For three days he helped Kimberly comb the mountains with his drone, following every lead she'd received. They even checked a beaver dam she was said to have been left at, but found nothing. Kimberly still hasn't been discouraged. She continues to search and hold walks and vigils, not just for Ashley, but for all of the Missing and Murdered Indigenous Women that are still out there waiting to be properly investigated.
Another lead came in later, but quickly went cold. A man by the name of Sam McDonald said that he had been with Ashley for days after the party. On June 11th, almost a week later, he drove her to meet another man that went by "V-Dog." His real name is Paul Valenzuela and Ashley's family confirmed that she had been having a romantic relationship with him. "V-Dog" probably wasn't the type of guy that any parent wanted to see their child with. He had prior burglary and weapons convictions, essentially making him every mother's worst nightmare. Apparently Sam McDonald had also spent some time with "V-Dog" before Ashley went missing.

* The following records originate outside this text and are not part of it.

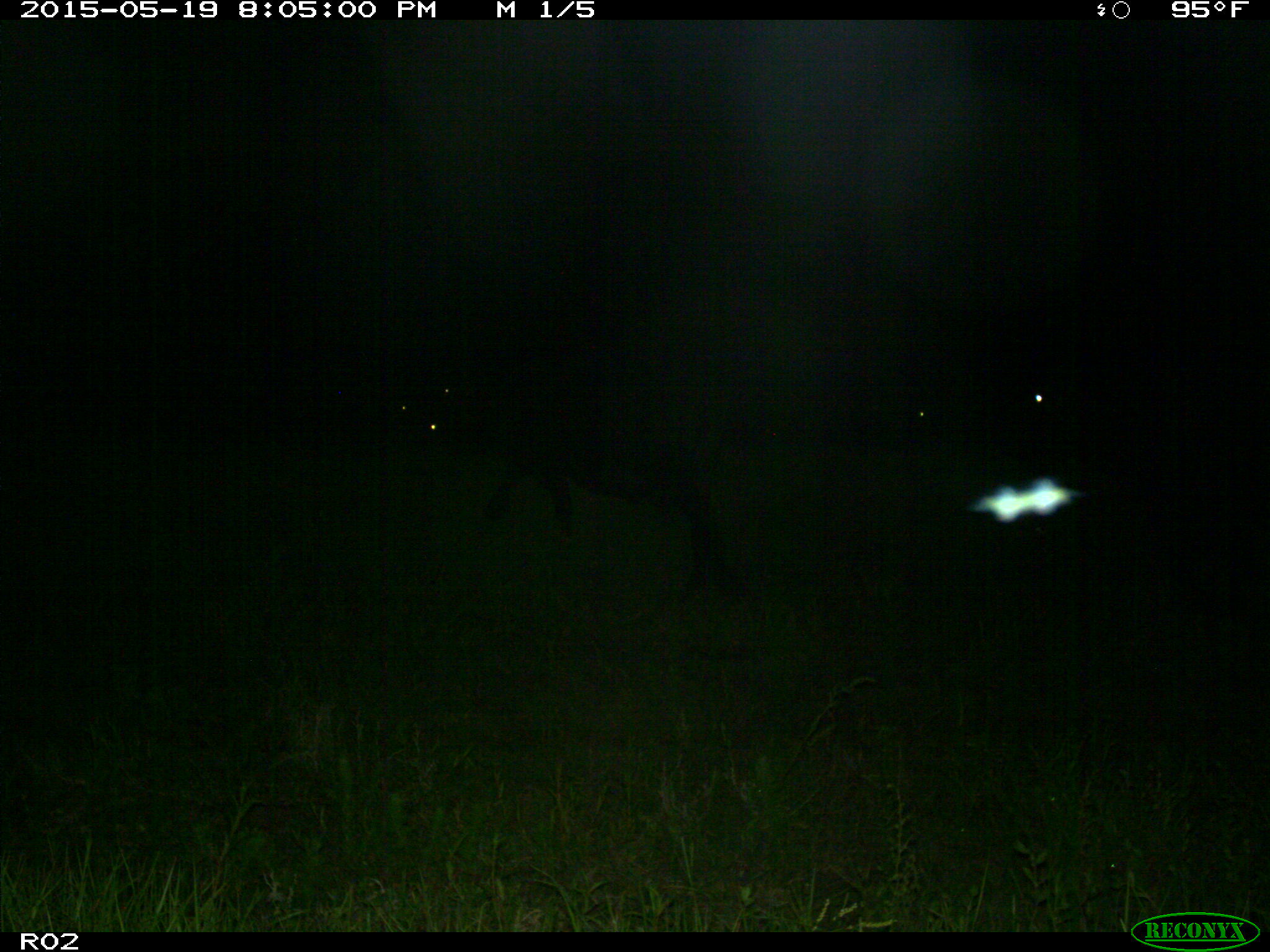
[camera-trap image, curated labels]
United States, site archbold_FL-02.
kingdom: Animalia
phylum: Chordata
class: Mammalia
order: Artiodactyla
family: Bovidae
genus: Bos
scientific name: Bos taurus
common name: domestic cow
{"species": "Bos taurus (domestic cow)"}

There have been no arrests made or charges filed in Ashley Loring Heavyrunner's case. Kimberly often shares her pictures and her missing persons poster offering a $10,000 reward on Facebook. Her family also holds Ashley's Walk every year in June. The two-day event is meant to not only raise awareness to Ashley's case, but to the cases of Missing and Murdered Indigenous Women all over the US. Her mother, Loxie also takes solace in hanging purple balloons around the community and on the billboard, in honor of her daughter's favorite color. Kimberly is now working with Payne Lindsey, host of the Up and Vanished podcast, to find answers to what happened to her sister.
Ashley is Native American with brown hair and brown eyes. She's 5'2" and 90 pounds, last seen wearing jeans and a T-shirt. Anyone with any information on her whereabouts is urged to call the Browning Police Department at 1-(406)-338-4000, the Salt Lake City FBI at (801)-579-1400, or (800)-CALL-FBI. You can also visit tips.fbi.gov to leave information.
Unfortunately, this kind of inaction in cases of Missing and Murdered Indigenous Women is all too common. The cases are often under-reported in the news, so many people know nothing about them. Indigenous women and girls of all ages are at an elevated risk of abduction and murder in the US. Their stories should be heard just as much as Gabby Patito's was. They deserve nothing less than the same kind of coverage and dedication to their cases. In the end, Gabby's case did finally shed light on the issue, merely because she was found so quickly while so many others are still missing after so long. Her case was a tragic one that deserves coverage still now to caution young women against toxic cycles in relationships. The Native American women of this country also deserve to be covered every bit as relentlessly as she was, though.